__WHAT IS EXPECTED__. Locate each line in the material below that contains the word "closest", and copy every such line.

__DATASET CONTENT__.
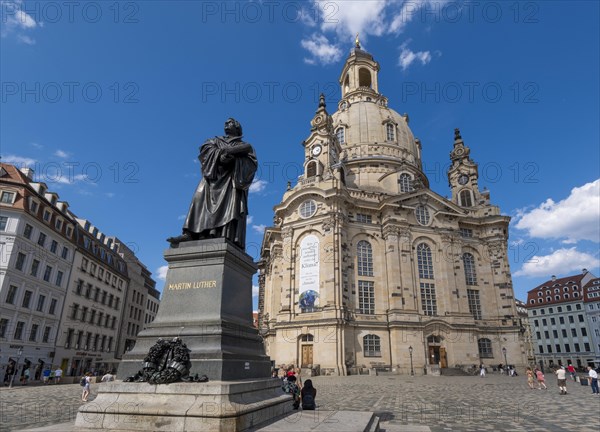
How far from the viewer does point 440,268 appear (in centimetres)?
4381

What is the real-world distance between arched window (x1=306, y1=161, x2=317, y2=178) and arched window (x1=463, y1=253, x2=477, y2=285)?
22241mm

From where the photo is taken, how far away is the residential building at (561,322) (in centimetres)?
7400

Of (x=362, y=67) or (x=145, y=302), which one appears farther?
(x=362, y=67)

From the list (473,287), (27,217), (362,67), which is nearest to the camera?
(27,217)

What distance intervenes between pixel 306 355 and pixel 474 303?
23096 mm

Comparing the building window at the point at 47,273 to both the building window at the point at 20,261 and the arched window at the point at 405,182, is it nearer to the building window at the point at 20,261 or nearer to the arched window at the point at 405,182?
the building window at the point at 20,261

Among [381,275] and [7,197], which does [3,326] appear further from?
[381,275]

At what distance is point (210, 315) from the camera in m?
7.12

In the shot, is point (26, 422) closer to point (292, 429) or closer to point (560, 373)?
point (292, 429)

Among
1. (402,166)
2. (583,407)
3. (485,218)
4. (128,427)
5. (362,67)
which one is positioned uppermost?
(362,67)

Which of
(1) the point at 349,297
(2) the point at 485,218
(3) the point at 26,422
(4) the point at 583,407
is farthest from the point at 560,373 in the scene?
(2) the point at 485,218

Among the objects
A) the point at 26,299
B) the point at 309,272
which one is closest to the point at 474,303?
the point at 309,272

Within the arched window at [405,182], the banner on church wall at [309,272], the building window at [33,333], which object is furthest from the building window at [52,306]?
the arched window at [405,182]

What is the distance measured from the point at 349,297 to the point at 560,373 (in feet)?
69.5
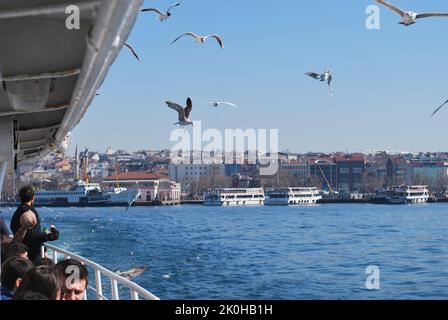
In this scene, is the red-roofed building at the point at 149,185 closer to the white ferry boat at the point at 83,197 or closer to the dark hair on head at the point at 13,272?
the white ferry boat at the point at 83,197

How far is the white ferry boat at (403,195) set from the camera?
4906 cm

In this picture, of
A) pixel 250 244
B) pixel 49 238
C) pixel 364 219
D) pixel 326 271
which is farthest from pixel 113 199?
pixel 49 238

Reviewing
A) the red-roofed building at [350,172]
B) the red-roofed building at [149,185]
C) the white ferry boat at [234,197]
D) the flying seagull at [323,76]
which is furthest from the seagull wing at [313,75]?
the red-roofed building at [350,172]

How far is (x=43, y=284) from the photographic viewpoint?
139cm

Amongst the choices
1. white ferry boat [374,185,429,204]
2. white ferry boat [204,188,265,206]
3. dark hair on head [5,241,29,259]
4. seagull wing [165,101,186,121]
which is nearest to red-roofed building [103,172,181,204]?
white ferry boat [204,188,265,206]

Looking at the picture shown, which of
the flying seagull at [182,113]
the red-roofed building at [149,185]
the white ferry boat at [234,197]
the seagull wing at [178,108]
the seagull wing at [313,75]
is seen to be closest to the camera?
the flying seagull at [182,113]

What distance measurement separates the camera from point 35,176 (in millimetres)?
60656

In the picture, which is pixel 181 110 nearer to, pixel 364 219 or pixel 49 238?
pixel 49 238

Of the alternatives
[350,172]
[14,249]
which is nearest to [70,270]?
[14,249]

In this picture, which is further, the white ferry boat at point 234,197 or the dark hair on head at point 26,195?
the white ferry boat at point 234,197

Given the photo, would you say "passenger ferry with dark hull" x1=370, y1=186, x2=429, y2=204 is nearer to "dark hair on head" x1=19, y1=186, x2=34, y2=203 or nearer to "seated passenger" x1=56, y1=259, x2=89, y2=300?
"dark hair on head" x1=19, y1=186, x2=34, y2=203

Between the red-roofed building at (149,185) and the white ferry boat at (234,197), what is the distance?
9.88ft

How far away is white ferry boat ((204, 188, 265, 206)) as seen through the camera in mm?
48375
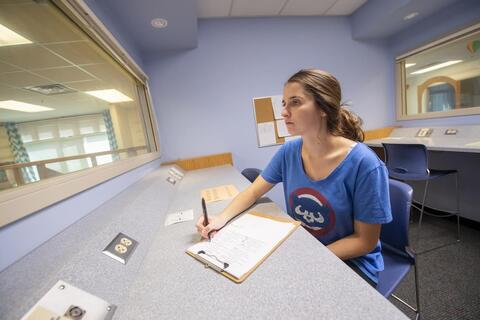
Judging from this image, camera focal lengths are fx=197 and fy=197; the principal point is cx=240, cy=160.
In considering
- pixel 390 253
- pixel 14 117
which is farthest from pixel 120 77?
pixel 390 253

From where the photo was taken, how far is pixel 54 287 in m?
0.37

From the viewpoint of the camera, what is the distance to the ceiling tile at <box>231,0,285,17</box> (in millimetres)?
2050

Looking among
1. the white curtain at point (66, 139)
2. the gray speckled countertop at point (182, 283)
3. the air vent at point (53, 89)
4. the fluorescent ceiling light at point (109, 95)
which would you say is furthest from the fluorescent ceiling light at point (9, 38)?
the gray speckled countertop at point (182, 283)

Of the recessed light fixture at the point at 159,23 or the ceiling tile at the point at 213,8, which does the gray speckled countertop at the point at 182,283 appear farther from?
the ceiling tile at the point at 213,8

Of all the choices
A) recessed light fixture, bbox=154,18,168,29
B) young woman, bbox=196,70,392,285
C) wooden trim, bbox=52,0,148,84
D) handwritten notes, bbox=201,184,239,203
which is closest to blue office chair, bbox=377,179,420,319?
young woman, bbox=196,70,392,285

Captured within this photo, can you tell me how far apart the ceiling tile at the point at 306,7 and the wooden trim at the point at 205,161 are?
1.78 meters

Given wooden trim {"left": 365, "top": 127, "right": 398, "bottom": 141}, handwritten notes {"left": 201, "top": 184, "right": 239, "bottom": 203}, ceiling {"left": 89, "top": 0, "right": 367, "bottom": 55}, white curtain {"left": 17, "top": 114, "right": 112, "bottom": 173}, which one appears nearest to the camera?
white curtain {"left": 17, "top": 114, "right": 112, "bottom": 173}

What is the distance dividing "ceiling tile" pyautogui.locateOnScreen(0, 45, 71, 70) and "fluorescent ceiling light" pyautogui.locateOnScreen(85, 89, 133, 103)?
54 cm

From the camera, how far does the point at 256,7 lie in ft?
7.00

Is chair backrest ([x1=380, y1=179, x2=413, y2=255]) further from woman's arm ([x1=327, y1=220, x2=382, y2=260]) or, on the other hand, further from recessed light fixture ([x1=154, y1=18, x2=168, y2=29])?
recessed light fixture ([x1=154, y1=18, x2=168, y2=29])

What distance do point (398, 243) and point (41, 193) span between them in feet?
4.28

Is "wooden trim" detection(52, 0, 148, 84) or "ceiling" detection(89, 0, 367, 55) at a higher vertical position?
"ceiling" detection(89, 0, 367, 55)

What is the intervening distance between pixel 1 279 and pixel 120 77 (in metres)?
1.98

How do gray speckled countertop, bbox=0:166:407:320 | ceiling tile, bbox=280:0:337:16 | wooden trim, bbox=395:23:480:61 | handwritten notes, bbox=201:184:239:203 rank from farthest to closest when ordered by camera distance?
ceiling tile, bbox=280:0:337:16, wooden trim, bbox=395:23:480:61, handwritten notes, bbox=201:184:239:203, gray speckled countertop, bbox=0:166:407:320
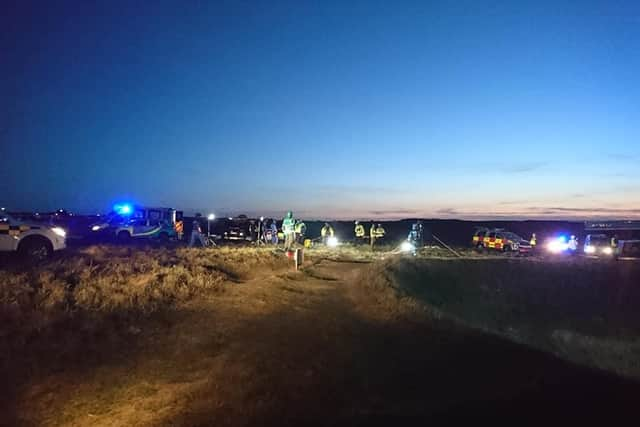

__ANSWER TO THE EXERCISE__.
which one is closest to the point at 474,303?
is seen to be closest to the camera?
which is closest to blue office chair, bbox=377,179,420,319?
How do gray speckled countertop, bbox=0:166:407:320 | ceiling tile, bbox=280:0:337:16 | wooden trim, bbox=395:23:480:61 | handwritten notes, bbox=201:184:239:203 rank from farthest to closest when ordered by camera distance?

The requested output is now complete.